Her gün, bir yerden göçmek ne iyi. Her gün, bir yere konmak ne güzel. Bulanmadan, donmadan akmak ne hoş. Dünle beraber gitti cancağızım, ne kadar söz varsa düne ait. Şimdi yeni şeyler söylemek lazım. Her yeni gün birer başlangıçtır umutlara. Her yeni gün yaşamı değiştirmek için bir şanstır..

Dün gece güçlükle uykuya daldığım yumuşak yatağımda gözlerimi araladım. Üstümde hafif bir battaniye örtülüydü. Perdemin arasından içeriye sızan güneş yüzünden gözlerimi açtığım gibi kısmak zorunda kaldım. Gece Asaf'ın uzandığı tarafa baktığımda yastığın üzerinde duran çiçeği son zamanlarda her gün almama rağmen heyecanlı hissetmiştim. İris çiçeklerine zaafım vardı ve bunu bilen sevgilim yapacağı her jesti bunun üzerinden ilerletiyordu. Uzandığım yerden doğrularak sırtımı yatak başlığına yasladım. Yastığımın üzerinde tüm güzelliğiyle duran çiçeği elime alarak kokusunu içime çektim.

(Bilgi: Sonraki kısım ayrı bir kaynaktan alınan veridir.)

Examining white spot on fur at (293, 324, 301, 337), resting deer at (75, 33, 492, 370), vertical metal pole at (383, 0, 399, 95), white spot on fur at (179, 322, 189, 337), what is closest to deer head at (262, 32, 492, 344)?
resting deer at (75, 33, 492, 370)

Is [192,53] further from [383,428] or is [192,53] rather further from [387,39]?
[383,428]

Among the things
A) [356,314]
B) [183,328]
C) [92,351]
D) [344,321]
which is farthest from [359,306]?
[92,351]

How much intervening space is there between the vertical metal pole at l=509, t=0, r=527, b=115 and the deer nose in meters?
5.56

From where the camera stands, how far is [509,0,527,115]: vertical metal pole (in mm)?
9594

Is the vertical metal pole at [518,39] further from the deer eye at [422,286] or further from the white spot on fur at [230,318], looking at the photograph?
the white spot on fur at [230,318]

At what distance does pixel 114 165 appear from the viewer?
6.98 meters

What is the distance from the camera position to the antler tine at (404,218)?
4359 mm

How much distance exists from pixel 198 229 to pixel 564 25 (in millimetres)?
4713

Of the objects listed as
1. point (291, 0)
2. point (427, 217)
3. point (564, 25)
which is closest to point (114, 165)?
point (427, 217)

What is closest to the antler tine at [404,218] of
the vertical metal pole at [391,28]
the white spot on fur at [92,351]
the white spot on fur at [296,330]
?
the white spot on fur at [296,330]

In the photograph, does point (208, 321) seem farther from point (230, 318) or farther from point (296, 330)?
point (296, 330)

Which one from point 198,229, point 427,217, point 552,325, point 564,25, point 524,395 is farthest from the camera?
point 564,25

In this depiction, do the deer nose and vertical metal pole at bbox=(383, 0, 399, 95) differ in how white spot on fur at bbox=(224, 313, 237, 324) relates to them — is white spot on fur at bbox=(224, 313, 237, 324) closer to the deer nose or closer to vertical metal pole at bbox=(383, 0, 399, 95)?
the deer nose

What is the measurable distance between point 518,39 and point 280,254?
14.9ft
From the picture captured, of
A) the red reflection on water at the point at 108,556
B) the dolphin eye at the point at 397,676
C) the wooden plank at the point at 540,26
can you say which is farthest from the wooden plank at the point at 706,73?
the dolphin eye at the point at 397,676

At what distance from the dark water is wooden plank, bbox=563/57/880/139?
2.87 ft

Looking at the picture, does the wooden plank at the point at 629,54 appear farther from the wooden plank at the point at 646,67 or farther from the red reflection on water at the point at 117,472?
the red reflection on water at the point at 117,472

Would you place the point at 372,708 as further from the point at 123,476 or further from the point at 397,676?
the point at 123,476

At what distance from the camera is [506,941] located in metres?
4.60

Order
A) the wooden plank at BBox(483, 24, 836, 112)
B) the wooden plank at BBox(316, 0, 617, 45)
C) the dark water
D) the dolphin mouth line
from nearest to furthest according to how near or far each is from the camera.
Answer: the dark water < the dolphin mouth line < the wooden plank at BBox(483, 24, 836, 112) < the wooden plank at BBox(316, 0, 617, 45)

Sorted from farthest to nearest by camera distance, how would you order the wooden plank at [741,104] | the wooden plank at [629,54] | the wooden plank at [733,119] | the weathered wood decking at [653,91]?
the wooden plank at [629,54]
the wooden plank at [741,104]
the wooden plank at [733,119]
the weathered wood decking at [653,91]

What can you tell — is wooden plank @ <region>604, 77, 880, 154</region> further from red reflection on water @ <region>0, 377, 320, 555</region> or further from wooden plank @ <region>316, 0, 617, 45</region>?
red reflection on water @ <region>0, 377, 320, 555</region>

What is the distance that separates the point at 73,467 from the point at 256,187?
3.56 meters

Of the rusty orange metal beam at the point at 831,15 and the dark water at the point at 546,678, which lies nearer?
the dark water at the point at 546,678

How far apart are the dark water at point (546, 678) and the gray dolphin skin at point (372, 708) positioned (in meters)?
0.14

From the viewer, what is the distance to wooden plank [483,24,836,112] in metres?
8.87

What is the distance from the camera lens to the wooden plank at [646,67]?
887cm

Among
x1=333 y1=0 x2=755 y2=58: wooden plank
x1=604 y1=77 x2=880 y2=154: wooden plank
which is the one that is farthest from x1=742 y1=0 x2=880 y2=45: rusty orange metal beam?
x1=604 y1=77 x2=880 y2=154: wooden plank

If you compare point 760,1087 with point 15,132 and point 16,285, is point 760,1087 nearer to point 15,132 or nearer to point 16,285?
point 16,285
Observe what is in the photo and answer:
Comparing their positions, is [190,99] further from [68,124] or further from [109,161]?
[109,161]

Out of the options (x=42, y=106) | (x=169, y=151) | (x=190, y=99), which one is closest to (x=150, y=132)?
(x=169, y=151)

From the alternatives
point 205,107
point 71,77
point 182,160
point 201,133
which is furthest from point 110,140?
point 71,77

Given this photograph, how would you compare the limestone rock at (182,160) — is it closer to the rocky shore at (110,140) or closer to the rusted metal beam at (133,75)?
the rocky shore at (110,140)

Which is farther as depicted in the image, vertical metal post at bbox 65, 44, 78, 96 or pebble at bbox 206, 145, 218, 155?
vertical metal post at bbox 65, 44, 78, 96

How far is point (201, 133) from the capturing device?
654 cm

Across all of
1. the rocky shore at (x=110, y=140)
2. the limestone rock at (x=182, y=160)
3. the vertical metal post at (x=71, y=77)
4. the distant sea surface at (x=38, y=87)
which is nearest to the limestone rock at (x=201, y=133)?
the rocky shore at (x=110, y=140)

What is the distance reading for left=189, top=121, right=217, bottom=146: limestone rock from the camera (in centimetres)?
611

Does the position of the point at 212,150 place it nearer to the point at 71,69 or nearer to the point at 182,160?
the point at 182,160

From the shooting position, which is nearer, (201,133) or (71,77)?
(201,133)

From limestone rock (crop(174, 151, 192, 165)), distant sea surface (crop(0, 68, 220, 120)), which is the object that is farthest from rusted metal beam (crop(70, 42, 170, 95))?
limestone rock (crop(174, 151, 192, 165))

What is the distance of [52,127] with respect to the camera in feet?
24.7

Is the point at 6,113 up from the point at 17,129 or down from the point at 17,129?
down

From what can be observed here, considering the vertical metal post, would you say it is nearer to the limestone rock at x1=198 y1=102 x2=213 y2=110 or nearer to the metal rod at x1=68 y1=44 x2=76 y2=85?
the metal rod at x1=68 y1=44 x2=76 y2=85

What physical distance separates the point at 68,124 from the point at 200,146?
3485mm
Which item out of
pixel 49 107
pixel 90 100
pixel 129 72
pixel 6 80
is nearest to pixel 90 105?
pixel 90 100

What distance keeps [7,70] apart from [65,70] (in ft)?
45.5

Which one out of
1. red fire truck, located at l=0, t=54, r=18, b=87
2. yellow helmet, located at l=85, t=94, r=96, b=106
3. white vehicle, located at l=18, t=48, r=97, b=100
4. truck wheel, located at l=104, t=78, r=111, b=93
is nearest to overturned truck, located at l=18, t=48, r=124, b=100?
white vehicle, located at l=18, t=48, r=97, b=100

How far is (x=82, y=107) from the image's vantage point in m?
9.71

Bir bebeği sever gibi çiçeğin yapraklarını sevmeye başladığım sırada odamın kapısı aralandı. Aralıktan kafasını uzatan anneme gülümseyerek baktım. Uyanık olduğumu fark ettiğinde kapının dışında kalan bedenini içeriye soktu. Yatağımın kenarına oturdu, boşta olan elimi avuçlarının arasına aldı. Güldüğü zaman kırışan gözleri bu hayatta yaşama sebeplerimden biriydi. Benim dünyam küçücüktü. Annem, babam, Asaf ve çocukluk arkadaşım Alkım. Hayatımın hiçbir döneminde daha fazlasına ihtiyaç duymamıştım. Kalabalığı sevmezdim de zaten. Küçük ama sıcacık bir hayatım vardı.

Çocukluk arkadaşımla aramızdaki bağ gün geçtikçe daha çok kuvvetleniyor bu hayatta yaşayabileceğim en güzel arkadaşlık hayatını yaşıyordum. Sevdiğim, kalbimde ağırladığım adam beni seviyor yıllar geçtikçe daha da güzelleşen bir ilişki yaşıyordum. Anne ve babamla çoğu yaşıtımın aksine sorunsuz bir iletişime, huzurlu bir ev ortamına sahiptim. Ve en büyük hayalimi gerçekleştirmiştim. Bunun gururunu ikinci yılım olmasına rağmen heyecanla atan kalbimden atabilmeyi başaramamıştım.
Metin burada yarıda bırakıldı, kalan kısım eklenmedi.